Yk sleeping is literally my favourite thing to do its a escape for me away from the real world and the abuse sleeping is the most comforting thing tho I'll prolly be gone soon <3
Me, but it makes waking up really painful. Like I hate waking up because it's in that moment of coming back to consciousness that I am aware of feeling nothing for just a few seconds and then the sadness and stress just slams into me. And it hurts worse because it's such an abrupt shift in losing that peace I only feel in sleep.
Yes, lately for me. Today is the first day in awhile I managed to get up BEFORE 2 PM. I've also had a lot of comforting dreams lately, and it hurts to wake up. I want to live in the safety of my dreams. I know that's not the case for many people, especially if they have nightmares, but I keep having reoccurring safe people in my dreams who visit me. Every day I wonder why I woke up. I know I can technically change things and I am aware of what is and isn't in my control, but everyone makes it sound so easy, to just "take one day at a time". No one understands the dread.

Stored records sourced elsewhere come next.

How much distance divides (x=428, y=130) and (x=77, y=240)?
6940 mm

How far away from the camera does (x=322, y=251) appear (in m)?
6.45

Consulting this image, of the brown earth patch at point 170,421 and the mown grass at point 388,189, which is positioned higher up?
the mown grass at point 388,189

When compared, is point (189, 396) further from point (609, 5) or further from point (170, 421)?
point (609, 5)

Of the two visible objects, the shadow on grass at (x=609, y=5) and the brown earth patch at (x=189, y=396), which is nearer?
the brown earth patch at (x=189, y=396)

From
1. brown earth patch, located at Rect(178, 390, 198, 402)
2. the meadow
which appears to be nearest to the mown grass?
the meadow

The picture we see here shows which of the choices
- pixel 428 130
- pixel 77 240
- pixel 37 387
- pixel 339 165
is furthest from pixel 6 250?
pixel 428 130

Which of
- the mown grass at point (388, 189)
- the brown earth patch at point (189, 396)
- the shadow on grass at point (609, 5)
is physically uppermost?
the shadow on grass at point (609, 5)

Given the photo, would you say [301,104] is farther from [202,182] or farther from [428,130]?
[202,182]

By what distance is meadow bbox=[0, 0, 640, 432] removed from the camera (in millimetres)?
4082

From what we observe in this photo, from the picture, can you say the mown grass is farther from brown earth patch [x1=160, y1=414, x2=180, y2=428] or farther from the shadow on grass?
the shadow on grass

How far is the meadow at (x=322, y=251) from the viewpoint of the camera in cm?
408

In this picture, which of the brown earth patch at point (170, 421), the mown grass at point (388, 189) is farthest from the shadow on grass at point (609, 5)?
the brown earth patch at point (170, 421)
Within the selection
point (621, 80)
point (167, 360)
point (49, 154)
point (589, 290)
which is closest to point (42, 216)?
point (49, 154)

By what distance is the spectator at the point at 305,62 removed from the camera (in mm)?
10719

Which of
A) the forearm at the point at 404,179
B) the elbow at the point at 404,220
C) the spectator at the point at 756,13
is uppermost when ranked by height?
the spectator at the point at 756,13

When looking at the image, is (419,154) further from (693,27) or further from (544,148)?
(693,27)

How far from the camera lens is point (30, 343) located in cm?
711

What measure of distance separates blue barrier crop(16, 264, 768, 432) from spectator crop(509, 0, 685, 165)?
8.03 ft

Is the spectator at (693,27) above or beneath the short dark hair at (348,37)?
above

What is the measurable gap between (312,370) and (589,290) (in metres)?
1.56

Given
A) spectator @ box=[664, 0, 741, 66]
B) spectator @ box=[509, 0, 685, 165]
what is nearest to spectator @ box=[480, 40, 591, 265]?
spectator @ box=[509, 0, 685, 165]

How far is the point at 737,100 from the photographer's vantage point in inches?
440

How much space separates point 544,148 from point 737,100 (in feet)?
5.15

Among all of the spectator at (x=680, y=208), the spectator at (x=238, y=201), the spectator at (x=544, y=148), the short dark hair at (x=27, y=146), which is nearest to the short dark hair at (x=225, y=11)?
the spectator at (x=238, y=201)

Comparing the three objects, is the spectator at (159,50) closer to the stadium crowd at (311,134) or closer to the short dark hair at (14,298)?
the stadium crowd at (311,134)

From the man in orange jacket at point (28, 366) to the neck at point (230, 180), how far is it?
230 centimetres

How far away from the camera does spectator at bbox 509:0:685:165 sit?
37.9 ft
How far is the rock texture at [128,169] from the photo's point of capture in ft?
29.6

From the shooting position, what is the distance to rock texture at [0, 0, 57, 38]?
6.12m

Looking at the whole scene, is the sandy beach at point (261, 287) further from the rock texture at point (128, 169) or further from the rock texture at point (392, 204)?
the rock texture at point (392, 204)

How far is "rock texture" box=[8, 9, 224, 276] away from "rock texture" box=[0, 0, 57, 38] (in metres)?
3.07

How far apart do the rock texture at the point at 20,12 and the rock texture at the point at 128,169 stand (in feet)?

Yes, lately for me. Today is the first day in awhile I managed to get up BEFORE 2 PM. I've also had a lot of comforting dreams lately, and it hurts to wake up. I want to live in the safety of my dreams. I know that's not the case for many people, especially if they have nightmares, but I keep having reoccurring safe people in my dreams who visit me. Every day I wonder why I woke up. I know I can technically change things and I am aware of what is and isn't in my control, but everyone makes it sound so easy, to just "take one day at a time". No one understands the dread.
For whatever reason, you can't end it all so sleep is the next best thing to escaping the severe pain you are dealing with. I know for me, I beg for mercy before had. that I will not wake up, yet I always do. I guess that does there truly is no mercy in this world.
Jokes on you, I cannot sleep. I got sleeping plls which help, but now my family found then and think they are hard drugs. They are impossible to eason with scientifically. I hate them so much.
Sometimes I even feel good during the first few minutes of waking up. Then I remember all the shit I'm dealing with.
My stressors make me want to CTB now but I have things I want to do in August and September. I don't know how I will feel after that, but I hope it's either well enough to enjoy life, or clear enough about my suffering to get everything over with.